Tarefas a realizar
• a. Diga se cada afirmação abaixo está de acordo com o texto sobre Os Nibelungos, respondendo sim ou não e citando as palavras do texto que decidem a questão: (i) A Morte de Siegfried tem 141 minutos de duração. (ii) Siegfried é assassinado por Átila. (iii) Lang dedica Os Nibelungos ao povo alemão.
• b. Traduza para o inglês esta frase do texto sobre Os Nibelungos: "Lang dedica Os Nibelungos ao povo alemão, pois, de fato, trata-se da lenda que dá origem e molda a identidade nacional germânica."
• c. Prossiga o texto sobre Os Nibelungos a partir do ponto em que ele termina.

Texto fornecido
══════

OS NIBELUNGOS: A MORTE DE SIEGFRIED &
A VINGANÇA DE KRIEMHILD

Fritz Lang, Siegfrieds Tod & Kriemhilds Rache, Alemanha, 1924

Em O Desprezo, de Jean-Luc Godard, Fritz Lang repete incessantemente a Michel Piccoli que a morte nunca é uma solução, nos diálogos em que se discute sobre a possibilidade de Ulisses, ao retornar da Guerra de Tróia para Ítaca, não ser mais amado por sua esposa Penélope. As palavras ditas por Lang quase quarenta anos à frente ecoam sobremaneira no dístico Os Nibelungos, que compreende A Morte de Siegfried e A Vingança de Kriemhild (que duram, respectivamente, 141 e 147 minutos, e não os 120 minutos que informam os DVDs da Continental/Magnus Opus): através do mito fundador do povo germânico, o cineasta expõe a inutilidade e a loucura da morte, seja esta justificada pela honra, pela dor ou pela paixão, com o extermínio sistemático promovido por Kriemhild, então rainha dos hunos, contra seus próprios irmãos nibelungos para vingar o assassinato de Siegfried. O sangue que atrai apenas mais sangue, a matança desnecessária que existe para satisfazer a si própria.

Lang dedica Os Nibelungos ao povo alemão, pois, de fato, trata-se da lenda que dá origem e molda a identidade nacional germânica. Na Europa, durante a queda do Império Romano do Ocidente, o herói Siegfried (Paul Richter), após matar o dragão e se banhar em seu sangue, dirige-se para a corte de Worns a fim de conquistar a princesa Kriemhild (Margarete Schön). Ao ajudá-lo a se casar com a valquíria Brunhild (Hanna Ralph), Siegfried torna-se irmão de sangue do rei Gunther (Theodor Loos), e recebe como prêmio a mão de Kriemhild. No entanto, as intrigas de Brunhild – que acusa o herói de tê-la violentado – levam o monarca e o fiel soldado Hagen Tronje (Hans Adalbert Schlettow) a assassinarem Siegfried. Tomada pelo ódio, Kriemhild casa-se com Átila para vingar a morte do primeiro marido: com o intuito de conseguir a cabeça de Tronje, porém, ela aniquila todos os nibelungos, feitos reféns no palácio do líder dos hunos.

══════

Linhas do conjunto
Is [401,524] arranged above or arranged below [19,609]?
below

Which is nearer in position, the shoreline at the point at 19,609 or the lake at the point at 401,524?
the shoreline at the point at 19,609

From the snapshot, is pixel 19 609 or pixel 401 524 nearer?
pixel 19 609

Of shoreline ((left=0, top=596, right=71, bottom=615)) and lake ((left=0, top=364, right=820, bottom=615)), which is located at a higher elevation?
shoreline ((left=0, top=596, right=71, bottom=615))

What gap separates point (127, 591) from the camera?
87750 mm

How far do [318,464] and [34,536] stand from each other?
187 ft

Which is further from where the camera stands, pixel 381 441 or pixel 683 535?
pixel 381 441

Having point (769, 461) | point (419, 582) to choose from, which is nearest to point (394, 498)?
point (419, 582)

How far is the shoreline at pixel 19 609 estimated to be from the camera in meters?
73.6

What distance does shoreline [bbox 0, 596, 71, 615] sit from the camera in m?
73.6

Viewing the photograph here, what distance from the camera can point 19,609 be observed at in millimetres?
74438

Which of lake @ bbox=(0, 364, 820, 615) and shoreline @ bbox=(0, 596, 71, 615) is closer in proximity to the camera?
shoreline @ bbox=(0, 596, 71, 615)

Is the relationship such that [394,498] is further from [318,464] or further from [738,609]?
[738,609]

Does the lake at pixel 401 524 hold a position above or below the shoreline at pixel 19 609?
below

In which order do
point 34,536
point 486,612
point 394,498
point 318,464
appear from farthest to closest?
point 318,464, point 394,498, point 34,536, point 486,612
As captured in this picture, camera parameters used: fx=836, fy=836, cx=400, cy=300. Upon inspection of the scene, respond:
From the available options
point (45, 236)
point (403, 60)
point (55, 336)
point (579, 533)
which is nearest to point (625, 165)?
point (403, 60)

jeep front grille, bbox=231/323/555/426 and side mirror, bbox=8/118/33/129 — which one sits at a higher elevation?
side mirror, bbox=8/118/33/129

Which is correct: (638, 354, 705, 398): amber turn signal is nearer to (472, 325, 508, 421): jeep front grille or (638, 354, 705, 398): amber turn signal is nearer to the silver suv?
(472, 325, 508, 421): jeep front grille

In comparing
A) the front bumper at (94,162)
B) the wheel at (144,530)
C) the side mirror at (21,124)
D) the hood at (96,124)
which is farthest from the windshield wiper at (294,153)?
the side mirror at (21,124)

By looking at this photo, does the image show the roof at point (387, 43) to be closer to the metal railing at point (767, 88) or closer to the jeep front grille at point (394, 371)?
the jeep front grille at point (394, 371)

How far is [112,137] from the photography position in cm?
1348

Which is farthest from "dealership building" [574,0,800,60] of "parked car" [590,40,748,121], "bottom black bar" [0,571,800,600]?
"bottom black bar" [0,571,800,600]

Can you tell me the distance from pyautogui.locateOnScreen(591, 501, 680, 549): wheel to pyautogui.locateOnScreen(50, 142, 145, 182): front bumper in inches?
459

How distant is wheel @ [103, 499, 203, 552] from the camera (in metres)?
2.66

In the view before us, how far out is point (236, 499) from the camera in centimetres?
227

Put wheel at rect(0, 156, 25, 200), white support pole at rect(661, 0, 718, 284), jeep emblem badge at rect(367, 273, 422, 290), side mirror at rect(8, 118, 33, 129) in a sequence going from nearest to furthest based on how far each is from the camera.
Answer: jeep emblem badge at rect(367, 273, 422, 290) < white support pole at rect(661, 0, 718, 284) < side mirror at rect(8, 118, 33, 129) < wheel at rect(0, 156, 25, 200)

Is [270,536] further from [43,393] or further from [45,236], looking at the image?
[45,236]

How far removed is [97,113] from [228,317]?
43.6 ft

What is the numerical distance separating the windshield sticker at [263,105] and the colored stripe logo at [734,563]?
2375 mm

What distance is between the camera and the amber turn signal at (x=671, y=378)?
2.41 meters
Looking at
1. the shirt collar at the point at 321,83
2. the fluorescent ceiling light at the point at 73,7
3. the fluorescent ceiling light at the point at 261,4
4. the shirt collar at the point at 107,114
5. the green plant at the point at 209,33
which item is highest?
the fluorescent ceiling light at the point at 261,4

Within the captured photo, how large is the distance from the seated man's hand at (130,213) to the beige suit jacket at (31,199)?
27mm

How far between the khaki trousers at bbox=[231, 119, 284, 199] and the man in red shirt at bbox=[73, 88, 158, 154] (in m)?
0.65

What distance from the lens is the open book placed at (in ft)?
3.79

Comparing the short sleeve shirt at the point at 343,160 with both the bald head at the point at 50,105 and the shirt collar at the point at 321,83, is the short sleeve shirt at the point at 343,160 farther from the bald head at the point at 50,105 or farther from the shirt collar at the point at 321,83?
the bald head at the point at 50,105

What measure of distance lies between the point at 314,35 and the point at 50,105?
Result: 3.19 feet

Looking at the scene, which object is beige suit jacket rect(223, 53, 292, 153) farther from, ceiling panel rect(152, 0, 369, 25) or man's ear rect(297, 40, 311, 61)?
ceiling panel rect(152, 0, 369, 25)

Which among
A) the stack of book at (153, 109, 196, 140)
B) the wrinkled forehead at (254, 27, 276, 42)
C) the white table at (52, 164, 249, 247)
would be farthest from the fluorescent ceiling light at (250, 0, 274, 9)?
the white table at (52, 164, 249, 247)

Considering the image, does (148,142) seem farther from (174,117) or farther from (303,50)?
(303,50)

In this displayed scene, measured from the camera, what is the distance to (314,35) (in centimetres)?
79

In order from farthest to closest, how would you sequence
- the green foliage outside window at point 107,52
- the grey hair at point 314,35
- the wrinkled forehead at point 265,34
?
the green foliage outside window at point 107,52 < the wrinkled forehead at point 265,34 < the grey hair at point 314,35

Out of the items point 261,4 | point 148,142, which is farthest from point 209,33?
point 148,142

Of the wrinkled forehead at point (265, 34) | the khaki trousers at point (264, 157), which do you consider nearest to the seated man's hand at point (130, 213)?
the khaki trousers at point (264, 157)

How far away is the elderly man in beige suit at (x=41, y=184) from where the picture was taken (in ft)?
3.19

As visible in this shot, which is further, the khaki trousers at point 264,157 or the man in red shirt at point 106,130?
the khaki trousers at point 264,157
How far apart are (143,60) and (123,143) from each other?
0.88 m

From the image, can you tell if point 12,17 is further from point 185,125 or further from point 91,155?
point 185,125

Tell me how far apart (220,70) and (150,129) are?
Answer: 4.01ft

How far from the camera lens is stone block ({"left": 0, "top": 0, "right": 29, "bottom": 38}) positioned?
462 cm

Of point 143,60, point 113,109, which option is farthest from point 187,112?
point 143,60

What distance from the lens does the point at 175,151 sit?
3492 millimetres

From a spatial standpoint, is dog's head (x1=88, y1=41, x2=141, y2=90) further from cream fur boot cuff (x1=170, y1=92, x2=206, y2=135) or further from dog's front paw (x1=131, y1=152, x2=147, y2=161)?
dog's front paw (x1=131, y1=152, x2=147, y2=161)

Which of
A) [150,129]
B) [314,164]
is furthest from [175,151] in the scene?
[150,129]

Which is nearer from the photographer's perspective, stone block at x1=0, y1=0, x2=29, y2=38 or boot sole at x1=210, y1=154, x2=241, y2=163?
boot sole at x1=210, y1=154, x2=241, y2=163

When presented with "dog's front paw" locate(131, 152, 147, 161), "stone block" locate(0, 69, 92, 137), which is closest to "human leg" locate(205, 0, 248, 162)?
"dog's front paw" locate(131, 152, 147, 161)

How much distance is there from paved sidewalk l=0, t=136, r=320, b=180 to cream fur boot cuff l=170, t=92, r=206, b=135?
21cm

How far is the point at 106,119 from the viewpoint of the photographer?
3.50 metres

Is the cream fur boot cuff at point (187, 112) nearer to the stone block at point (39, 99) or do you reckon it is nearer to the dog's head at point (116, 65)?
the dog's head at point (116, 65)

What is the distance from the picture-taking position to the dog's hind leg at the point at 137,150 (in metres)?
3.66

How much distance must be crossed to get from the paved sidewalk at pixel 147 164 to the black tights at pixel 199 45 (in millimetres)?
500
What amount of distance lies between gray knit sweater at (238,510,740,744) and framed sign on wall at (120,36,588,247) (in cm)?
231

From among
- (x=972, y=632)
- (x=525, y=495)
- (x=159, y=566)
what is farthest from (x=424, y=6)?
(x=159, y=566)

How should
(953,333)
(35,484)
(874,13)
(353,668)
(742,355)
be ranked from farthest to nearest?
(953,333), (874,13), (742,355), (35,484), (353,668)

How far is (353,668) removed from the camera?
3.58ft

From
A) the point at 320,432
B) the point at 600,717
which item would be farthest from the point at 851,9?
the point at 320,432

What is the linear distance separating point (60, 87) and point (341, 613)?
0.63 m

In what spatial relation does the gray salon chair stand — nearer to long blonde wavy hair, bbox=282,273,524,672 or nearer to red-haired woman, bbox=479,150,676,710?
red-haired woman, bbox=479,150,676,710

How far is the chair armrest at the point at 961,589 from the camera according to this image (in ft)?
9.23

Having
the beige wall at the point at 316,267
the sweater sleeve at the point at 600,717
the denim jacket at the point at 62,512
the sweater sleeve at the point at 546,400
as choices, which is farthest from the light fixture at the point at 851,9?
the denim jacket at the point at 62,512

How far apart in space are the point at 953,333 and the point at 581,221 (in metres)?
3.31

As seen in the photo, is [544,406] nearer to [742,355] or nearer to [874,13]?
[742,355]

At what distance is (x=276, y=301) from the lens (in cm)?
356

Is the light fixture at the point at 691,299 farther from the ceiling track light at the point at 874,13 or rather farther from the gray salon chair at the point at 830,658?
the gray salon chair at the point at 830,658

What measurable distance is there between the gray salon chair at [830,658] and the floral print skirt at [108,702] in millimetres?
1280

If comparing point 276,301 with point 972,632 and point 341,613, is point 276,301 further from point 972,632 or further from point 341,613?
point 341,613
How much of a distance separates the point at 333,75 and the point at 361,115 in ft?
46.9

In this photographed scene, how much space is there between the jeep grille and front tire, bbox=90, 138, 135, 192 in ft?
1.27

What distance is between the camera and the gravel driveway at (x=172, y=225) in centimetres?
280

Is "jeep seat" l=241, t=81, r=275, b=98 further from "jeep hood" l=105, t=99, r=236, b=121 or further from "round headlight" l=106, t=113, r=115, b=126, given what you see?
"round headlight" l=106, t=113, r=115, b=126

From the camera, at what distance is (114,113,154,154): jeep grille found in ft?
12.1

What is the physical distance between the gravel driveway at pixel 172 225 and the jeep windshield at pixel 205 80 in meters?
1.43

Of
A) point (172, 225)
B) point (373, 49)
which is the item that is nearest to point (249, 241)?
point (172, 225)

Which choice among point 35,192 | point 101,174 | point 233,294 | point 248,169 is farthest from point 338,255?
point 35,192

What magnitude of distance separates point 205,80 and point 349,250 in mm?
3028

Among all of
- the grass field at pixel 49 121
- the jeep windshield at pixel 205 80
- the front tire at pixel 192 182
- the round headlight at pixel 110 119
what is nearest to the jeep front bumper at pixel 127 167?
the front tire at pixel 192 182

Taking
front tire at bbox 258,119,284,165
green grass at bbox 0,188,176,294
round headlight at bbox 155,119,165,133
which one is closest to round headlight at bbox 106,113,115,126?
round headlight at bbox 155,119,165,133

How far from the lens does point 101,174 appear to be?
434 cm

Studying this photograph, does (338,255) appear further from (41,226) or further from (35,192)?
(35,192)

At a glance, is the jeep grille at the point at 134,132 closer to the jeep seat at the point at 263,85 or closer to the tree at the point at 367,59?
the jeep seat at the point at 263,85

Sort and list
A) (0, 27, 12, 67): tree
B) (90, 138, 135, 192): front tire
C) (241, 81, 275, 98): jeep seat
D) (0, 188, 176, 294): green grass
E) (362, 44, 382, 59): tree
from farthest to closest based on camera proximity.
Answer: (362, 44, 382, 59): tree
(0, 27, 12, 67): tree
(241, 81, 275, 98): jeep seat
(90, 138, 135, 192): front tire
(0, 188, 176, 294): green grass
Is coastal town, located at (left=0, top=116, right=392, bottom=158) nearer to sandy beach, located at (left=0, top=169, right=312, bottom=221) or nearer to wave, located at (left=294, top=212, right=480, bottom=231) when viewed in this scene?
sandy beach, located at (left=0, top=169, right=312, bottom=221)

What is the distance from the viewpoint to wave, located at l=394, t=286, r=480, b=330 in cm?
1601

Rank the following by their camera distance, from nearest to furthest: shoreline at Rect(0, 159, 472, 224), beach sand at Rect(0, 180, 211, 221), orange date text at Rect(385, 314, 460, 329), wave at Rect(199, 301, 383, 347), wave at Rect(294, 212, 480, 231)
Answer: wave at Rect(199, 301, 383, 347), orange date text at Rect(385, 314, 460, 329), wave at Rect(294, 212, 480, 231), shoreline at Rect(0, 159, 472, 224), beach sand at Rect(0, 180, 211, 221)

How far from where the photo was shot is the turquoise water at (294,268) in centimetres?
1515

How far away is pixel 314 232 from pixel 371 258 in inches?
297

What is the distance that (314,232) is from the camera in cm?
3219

══════

Lista de respostas
• a.
(i) Sim: "que duram, respectivamente, 141 e 147 minutos".
(ii) Não: "levam o monarca e o fiel soldado Hagen Tronje (Hans Adalbert Schlettow) a assassinarem Siegfried".
(iii) Sim: "Lang dedica Os Nibelungos ao povo alemão".

• b. Lang dedicates The Nibelungs to the German people, because it is, in fact, the legend that gives rise to and shapes the German national identity.

• c.
Além de embasar todas as sagas pós-modernas que exploram a temática mitológica / fantástica – O Senhor dos Anéis e Harry Potter na dianteira –, Os Nibelungos renderam a magnífica tetralogia operística de Richard Wagner, a saber, O Ouro do Reno, As Valquírias, Siegfried e Crepúsculo dos Deuses. Ao contrário das óperas, Fritz Lang passa rapidamente pelos episódios da descoberta do tesouro dos nibelungos por Siegfried e da subjugação de Brunhild pelo herói a fim de se centrar na (falta de) moralidade que marca as ações desencadeadas por Kriemhild em represália ao assassinato do amado. Está em jogo, para o diretor, a incapacidade do homem em lidar com suas próprias emoções primárias: o amor que se transforma em ódio, levando à decadência individual e social, bem como à destruição da natureza (seja ela criada por Deus ou edificada pelo trabalho humano), tragada pelo caos, enquanto espaço idealizado de ordem e de harmonia terrenas.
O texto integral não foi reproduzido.